Task instructions:
1) In the piece on St Clare of Assisi, what was miraculously filled after she blessed it?
2) From the piece on St Clare of Assisi, transcribe the passage starting with "By John Cooper" and going on through "Clare any better?".

Reading text:

◇ ◇ ◇ ◇ ◇

ST CLARE OF ASSISI
TAKE ANOTHER LOOK!
By John Cooper
OFM Cap
Evelyn
Underhill the English Anglo-Catholic author of "Mysticism" called St Clare "The Hidden spring of
Franciscan Spirituality" I believe Evelyn Underhill was complaining
about the lack of information she was able, in her time, to get on St
Clare. Today, that information is now available, thanks especially to those
who have translated works and given us critical texts of her writings. So,
today, do we know St Clare any better?
Celebrations of St Clare have tended to shy away from the miracles
in her life, but we who love the lives of the saints tend to peg
them down in our memory by their miracles. The danger of this is that so
informed we are in danger of thinking we know them.
However, St Clare life was not without
miracles. Olive oil jars were miraculously filled after she blessed them.

◇ ◇ ◇ ◇ ◇

Supplied material:
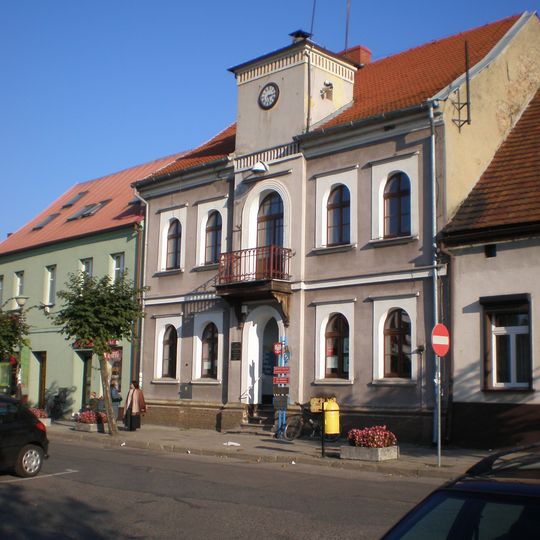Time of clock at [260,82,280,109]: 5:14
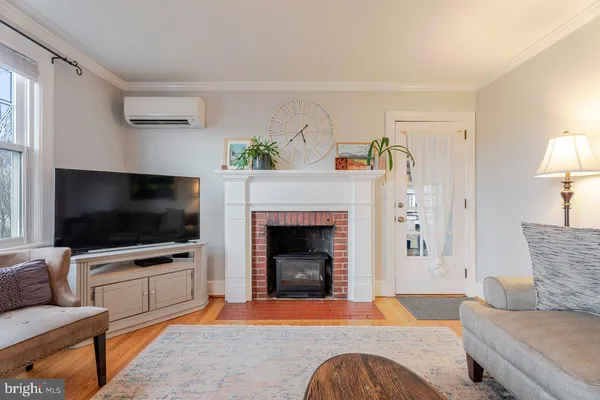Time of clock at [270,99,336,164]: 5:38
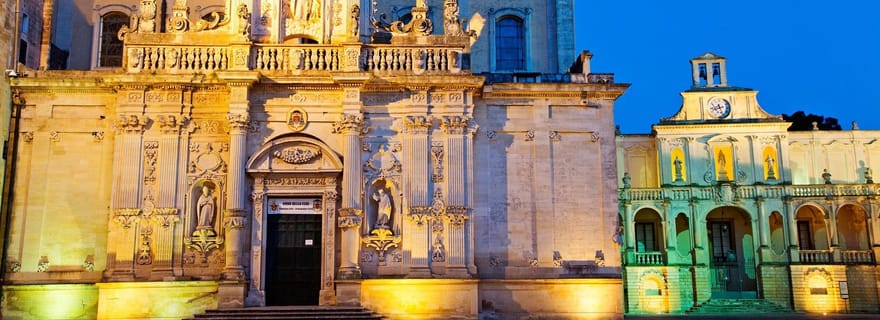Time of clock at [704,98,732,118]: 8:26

◇ ◇ ◇ ◇ ◇

Solutions in order:
1) Olive oil jars.

2)
By John Cooper
OFM Cap
Evelyn
Underhill the English Anglo-Catholic author of "Mysticism" called St Clare "The Hidden spring of
Franciscan Spirituality" I believe Evelyn Underhill was complaining
about the lack of information she was able, in her time, to get on St
Clare. Today, that information is now available, thanks especially to those
who have translated works and given us critical texts of her writings. So,
today, do we know St Clare any better?